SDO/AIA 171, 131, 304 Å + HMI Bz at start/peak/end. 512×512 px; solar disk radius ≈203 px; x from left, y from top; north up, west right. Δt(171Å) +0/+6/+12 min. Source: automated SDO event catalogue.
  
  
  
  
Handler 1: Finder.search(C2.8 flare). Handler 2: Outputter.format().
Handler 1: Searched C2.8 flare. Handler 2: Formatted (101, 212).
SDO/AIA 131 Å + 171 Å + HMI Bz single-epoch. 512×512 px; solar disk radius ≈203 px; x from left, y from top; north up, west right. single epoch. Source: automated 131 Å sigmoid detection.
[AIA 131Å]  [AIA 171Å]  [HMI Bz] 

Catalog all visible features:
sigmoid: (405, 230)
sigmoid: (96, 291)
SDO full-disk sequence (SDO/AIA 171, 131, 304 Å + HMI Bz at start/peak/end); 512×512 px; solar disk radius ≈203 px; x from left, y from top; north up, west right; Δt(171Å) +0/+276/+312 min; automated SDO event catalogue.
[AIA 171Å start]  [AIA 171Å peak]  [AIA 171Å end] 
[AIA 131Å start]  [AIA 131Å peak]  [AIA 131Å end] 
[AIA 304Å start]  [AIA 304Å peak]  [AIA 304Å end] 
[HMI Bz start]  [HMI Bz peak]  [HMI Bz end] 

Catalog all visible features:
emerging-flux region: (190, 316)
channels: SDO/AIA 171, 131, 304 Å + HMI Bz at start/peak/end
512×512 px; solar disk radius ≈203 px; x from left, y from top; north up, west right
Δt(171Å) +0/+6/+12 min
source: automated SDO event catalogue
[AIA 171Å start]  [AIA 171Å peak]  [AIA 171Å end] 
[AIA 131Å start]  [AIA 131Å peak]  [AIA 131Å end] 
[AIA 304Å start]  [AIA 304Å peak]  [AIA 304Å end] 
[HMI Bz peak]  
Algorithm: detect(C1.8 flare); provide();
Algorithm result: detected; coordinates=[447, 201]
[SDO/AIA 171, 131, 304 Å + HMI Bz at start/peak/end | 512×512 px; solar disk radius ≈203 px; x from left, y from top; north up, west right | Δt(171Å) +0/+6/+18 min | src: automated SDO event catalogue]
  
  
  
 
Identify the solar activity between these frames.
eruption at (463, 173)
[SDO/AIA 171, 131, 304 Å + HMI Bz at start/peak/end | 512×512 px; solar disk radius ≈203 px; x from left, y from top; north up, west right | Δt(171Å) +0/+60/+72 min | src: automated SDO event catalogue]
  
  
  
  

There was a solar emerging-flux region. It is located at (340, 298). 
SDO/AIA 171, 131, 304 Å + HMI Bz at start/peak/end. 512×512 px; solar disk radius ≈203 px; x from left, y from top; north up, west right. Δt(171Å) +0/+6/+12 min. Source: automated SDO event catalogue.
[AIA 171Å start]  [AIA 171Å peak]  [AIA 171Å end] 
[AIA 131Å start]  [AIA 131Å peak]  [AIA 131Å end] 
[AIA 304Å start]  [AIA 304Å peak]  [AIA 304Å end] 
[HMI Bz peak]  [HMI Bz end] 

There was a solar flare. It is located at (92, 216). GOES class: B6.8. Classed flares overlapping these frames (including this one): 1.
········
Your task: Reproduce every entry exactly, with nothing added or dropped.

Exercise solution:
SDO/AIA 171, 131, 304 Å + HMI Bz at start/peak/end. 512×512 px; solar disk radius ≈203 px; x from left, y from top; north up, west right. Δt(171Å) +0/+6/+12 min. Source: automated SDO event catalogue.
  
  
  
  
Handler 1: Finder.search(C2.8 flare). Handler 2: Outputter.format().
Handler 1: Searched C2.8 flare. Handler 2: Formatted (101, 212).
SDO/AIA 131 Å + 171 Å + HMI Bz single-epoch. 512×512 px; solar disk radius ≈203 px; x from left, y from top; north up, west right. single epoch. Source: automated 131 Å sigmoid detection.
[AIA 131Å]  [AIA 171Å]  [HMI Bz] 

Catalog all visible features:
sigmoid: (405, 230)
sigmoid: (96, 291)
SDO full-disk sequence (SDO/AIA 171, 131, 304 Å + HMI Bz at start/peak/end); 512×512 px; solar disk radius ≈203 px; x from left, y from top; north up, west right; Δt(171Å) +0/+276/+312 min; automated SDO event catalogue.
[AIA 171Å start]  [AIA 171Å peak]  [AIA 171Å end] 
[AIA 131Å start]  [AIA 131Å peak]  [AIA 131Å end] 
[AIA 304Å start]  [AIA 304Å peak]  [AIA 304Å end] 
[HMI Bz start]  [HMI Bz peak]  [HMI Bz end] 

Catalog all visible features:
emerging-flux region: (190, 316)
channels: SDO/AIA 171, 131, 304 Å + HMI Bz at start/peak/end
512×512 px; solar disk radius ≈203 px; x from left, y from top; north up, west right
Δt(171Å) +0/+6/+12 min
source: automated SDO event catalogue
[AIA 171Å start]  [AIA 171Å peak]  [AIA 171Å end] 
[AIA 131Å start]  [AIA 131Å peak]  [AIA 131Å end] 
[AIA 304Å start]  [AIA 304Å peak]  [AIA 304Å end] 
[HMI Bz peak]  
Algorithm: detect(C1.8 flare); provide();
Algorithm result: detected; coordinates=[447, 201]
[SDO/AIA 171, 131, 304 Å + HMI Bz at start/peak/end | 512×512 px; solar disk radius ≈203 px; x from left, y from top; north up, west right | Δt(171Å) +0/+6/+18 min | src: automated SDO event catalogue]
  
  
  
 
Identify the solar activity between these frames.
eruption at (463, 173)
[SDO/AIA 171, 131, 304 Å + HMI Bz at start/peak/end | 512×512 px; solar disk radius ≈203 px; x from left, y from top; north up, west right | Δt(171Å) +0/+60/+72 min | src: automated SDO event catalogue]
  
  
  
  

There was a solar emerging-flux region. It is located at (340, 298). 
SDO/AIA 171, 131, 304 Å + HMI Bz at start/peak/end. 512×512 px; solar disk radius ≈203 px; x from left, y from top; north up, west right. Δt(171Å) +0/+6/+12 min. Source: automated SDO event catalogue.
[AIA 171Å start]  [AIA 171Å peak]  [AIA 171Å end] 
[AIA 131Å start]  [AIA 131Å peak]  [AIA 131Å end] 
[AIA 304Å start]  [AIA 304Å peak]  [AIA 304Å end] 
[HMI Bz peak]  [HMI Bz end] 

There was a solar flare. It is located at (92, 216). GOES class: B6.8. Classed flares overlapping these frames (including this one): 1.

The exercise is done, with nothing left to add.